DATASET CONTENT:
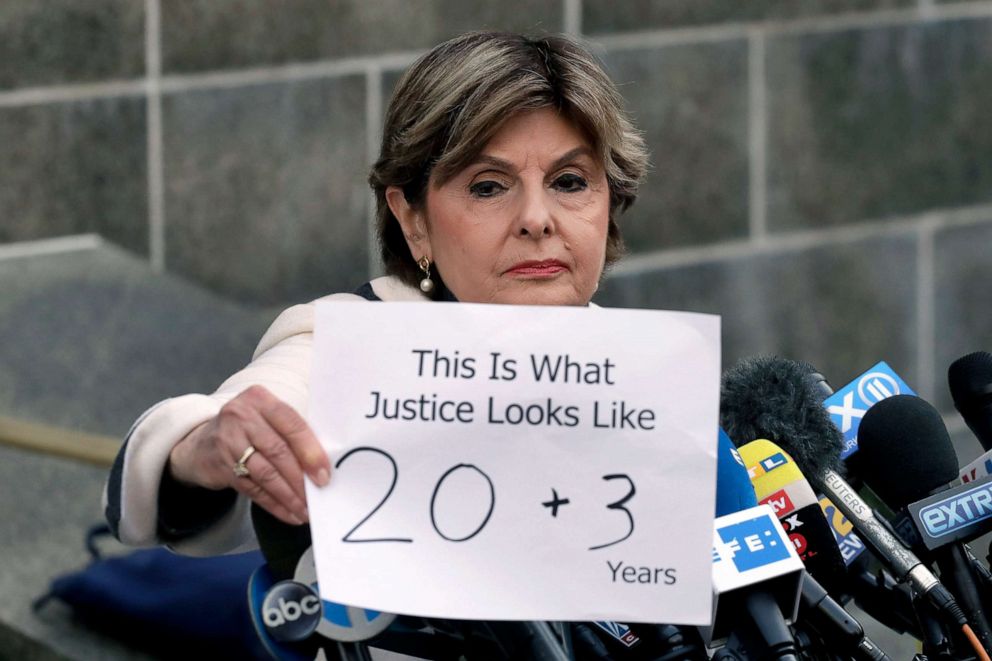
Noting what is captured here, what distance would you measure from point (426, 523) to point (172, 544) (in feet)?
1.58

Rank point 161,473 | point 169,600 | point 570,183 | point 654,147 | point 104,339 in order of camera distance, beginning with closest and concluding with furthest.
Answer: point 161,473
point 570,183
point 169,600
point 104,339
point 654,147

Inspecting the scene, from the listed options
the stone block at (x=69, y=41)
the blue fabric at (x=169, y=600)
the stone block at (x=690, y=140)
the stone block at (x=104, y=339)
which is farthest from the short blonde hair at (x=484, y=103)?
the stone block at (x=690, y=140)

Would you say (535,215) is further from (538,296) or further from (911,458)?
(911,458)

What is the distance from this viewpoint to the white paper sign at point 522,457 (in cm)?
196

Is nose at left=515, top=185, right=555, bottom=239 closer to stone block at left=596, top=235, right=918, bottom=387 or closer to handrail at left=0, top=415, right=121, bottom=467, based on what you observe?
handrail at left=0, top=415, right=121, bottom=467

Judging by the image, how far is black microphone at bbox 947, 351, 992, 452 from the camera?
2.65 m

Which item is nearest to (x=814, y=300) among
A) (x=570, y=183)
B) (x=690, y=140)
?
(x=690, y=140)

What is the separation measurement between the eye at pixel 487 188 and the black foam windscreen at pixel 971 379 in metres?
0.73

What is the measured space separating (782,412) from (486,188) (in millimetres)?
558

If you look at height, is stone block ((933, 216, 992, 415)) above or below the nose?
above

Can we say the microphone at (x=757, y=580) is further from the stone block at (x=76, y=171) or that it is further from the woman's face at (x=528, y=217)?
the stone block at (x=76, y=171)

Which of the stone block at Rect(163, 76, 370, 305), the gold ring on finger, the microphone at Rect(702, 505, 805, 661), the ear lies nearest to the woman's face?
the ear

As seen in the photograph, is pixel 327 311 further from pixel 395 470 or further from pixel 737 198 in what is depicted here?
pixel 737 198

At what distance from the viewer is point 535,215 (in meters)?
2.62
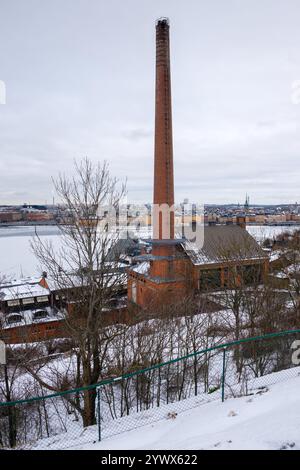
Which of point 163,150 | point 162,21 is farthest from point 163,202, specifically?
A: point 162,21

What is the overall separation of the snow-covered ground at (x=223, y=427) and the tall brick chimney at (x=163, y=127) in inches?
642

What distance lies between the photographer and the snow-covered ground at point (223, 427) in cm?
421

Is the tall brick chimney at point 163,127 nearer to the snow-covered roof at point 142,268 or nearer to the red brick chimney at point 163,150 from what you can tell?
the red brick chimney at point 163,150

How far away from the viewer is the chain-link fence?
19.6 ft

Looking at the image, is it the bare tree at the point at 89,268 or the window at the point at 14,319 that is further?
the window at the point at 14,319

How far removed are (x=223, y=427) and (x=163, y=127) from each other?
19.1 m

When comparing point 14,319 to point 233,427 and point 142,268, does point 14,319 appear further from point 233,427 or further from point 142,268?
point 233,427

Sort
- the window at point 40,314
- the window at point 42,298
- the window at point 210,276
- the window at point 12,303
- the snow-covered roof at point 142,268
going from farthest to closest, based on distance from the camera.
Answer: the snow-covered roof at point 142,268 → the window at point 42,298 → the window at point 210,276 → the window at point 12,303 → the window at point 40,314

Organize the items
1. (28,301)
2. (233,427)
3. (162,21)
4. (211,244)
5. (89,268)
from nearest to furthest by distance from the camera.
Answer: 1. (233,427)
2. (89,268)
3. (162,21)
4. (28,301)
5. (211,244)

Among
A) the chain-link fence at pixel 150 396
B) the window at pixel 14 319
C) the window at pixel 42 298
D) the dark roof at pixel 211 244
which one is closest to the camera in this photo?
the chain-link fence at pixel 150 396

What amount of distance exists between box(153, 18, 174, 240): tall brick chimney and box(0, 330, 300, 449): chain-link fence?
491 inches

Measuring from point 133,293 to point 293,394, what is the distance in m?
22.2

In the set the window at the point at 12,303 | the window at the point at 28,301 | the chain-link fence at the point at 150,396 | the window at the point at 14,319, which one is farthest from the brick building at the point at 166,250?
the window at the point at 12,303

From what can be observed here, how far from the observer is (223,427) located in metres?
4.74
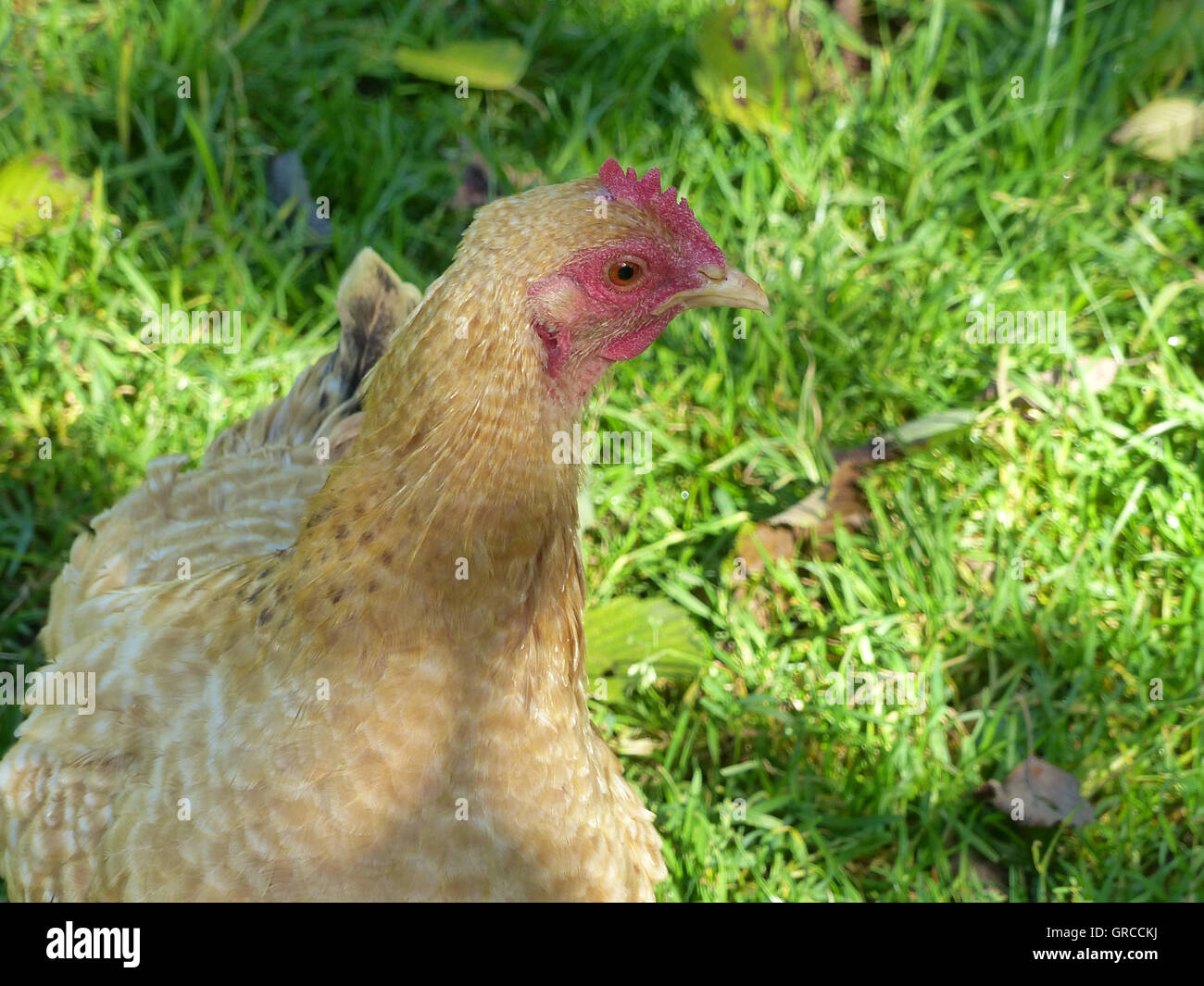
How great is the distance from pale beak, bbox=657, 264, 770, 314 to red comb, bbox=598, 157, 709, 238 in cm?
9

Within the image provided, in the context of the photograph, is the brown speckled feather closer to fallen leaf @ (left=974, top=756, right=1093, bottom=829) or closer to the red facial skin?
the red facial skin

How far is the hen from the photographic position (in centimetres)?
202

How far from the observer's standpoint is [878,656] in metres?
3.43

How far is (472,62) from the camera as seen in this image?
4.20 m
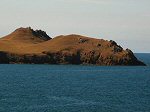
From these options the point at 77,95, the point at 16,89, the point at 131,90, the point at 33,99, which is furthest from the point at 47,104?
the point at 131,90

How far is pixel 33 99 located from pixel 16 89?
18.6 metres

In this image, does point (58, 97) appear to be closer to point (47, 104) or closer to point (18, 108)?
point (47, 104)

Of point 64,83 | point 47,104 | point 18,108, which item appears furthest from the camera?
point 64,83

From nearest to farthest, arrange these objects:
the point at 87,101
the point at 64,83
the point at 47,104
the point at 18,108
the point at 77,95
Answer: the point at 18,108, the point at 47,104, the point at 87,101, the point at 77,95, the point at 64,83

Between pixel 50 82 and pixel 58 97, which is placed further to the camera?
pixel 50 82

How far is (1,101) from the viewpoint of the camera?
89.8 m

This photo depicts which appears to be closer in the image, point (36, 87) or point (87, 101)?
point (87, 101)

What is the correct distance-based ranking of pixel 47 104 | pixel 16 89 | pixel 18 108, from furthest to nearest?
pixel 16 89 → pixel 47 104 → pixel 18 108

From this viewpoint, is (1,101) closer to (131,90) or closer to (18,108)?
(18,108)

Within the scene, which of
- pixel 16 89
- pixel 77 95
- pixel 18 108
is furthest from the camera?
pixel 16 89

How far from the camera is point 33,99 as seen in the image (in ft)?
309

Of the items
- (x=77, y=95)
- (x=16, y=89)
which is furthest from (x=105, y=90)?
(x=16, y=89)

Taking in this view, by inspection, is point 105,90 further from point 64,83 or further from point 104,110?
point 104,110

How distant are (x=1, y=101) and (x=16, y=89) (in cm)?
2214
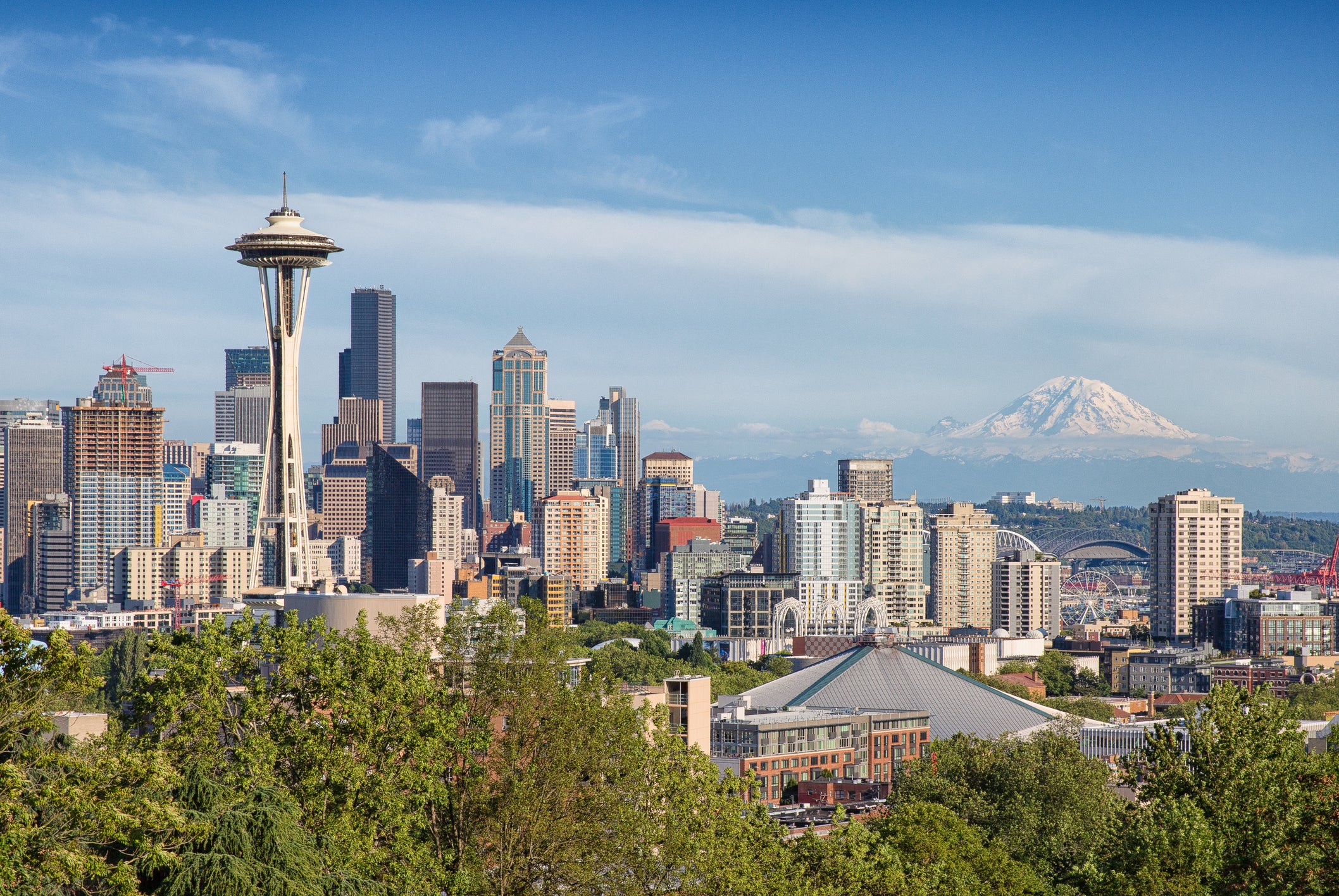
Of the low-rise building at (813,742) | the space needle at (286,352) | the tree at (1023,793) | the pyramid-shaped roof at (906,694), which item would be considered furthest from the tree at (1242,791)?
the space needle at (286,352)

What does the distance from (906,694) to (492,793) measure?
90.7 meters

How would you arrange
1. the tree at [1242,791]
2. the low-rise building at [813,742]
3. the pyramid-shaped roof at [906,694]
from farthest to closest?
1. the pyramid-shaped roof at [906,694]
2. the low-rise building at [813,742]
3. the tree at [1242,791]

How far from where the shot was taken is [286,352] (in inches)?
5443

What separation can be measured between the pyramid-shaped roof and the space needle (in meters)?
40.3

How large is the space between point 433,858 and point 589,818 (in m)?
3.40

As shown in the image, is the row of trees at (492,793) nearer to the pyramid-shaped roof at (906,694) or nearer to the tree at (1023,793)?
the tree at (1023,793)

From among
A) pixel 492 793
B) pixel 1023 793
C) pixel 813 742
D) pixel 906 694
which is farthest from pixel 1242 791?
pixel 906 694

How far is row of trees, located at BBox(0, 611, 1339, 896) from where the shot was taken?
98.6ft

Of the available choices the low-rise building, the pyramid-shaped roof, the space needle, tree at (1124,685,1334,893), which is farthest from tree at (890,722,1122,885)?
the space needle

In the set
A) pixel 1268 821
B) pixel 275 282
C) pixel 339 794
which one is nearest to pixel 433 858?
pixel 339 794

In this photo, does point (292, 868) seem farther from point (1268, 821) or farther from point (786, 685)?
point (786, 685)

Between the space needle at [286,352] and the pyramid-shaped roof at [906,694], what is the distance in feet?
132

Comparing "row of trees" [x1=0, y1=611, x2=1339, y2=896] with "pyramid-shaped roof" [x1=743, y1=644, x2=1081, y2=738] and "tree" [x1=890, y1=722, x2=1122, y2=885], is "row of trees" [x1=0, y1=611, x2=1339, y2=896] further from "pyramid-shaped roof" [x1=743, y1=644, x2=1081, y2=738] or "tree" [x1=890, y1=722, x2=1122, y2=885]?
"pyramid-shaped roof" [x1=743, y1=644, x2=1081, y2=738]

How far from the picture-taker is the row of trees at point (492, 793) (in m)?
30.0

DIRECTION:
Write out again, unchanged, every line from the line containing "How far from where" to the final line of the material above.

ANSWER BELOW:
How far from where the shot was taken is [286,352] (in inches)?
5443

What separation can be measured between the pyramid-shaped roof and the space needle (in meters)?
40.3

How large is the space between point 433,858 and point 589,818 (in m)?
3.40

As shown in the image, is the row of trees at (492,793) nearer to the pyramid-shaped roof at (906,694) or nearer to the tree at (1023,793)?
the tree at (1023,793)

From among
A) pixel 492 793
B) pixel 1023 793
C) pixel 813 742
D) pixel 906 694
which is farthest from pixel 1242 791?
pixel 906 694

How far is row of trees, located at BBox(0, 611, 1339, 896) from where the shot was taken?
98.6ft

Of the available choices the low-rise building, the pyramid-shaped roof, the space needle, tree at (1124,685,1334,893), which is farthest from tree at (890,722,1122,885)?
the space needle

In the set
A) pixel 1268 821
B) pixel 275 282
C) pixel 339 794
which one is nearest to pixel 433 858?
pixel 339 794

In this photo, does point (292, 868) seem farther from point (1268, 821) or farther from point (786, 685)?
point (786, 685)

Between the space needle at [286,352] and the pyramid-shaped roof at [906,694], what is the distance in feet?
132

Comparing "row of trees" [x1=0, y1=611, x2=1339, y2=896] with "pyramid-shaped roof" [x1=743, y1=644, x2=1081, y2=738] and "tree" [x1=890, y1=722, x2=1122, y2=885], is "row of trees" [x1=0, y1=611, x2=1339, y2=896] further from "pyramid-shaped roof" [x1=743, y1=644, x2=1081, y2=738] or "tree" [x1=890, y1=722, x2=1122, y2=885]?
"pyramid-shaped roof" [x1=743, y1=644, x2=1081, y2=738]

How far from the picture-taker is the row of trees at point (492, 793) (in m)?
30.0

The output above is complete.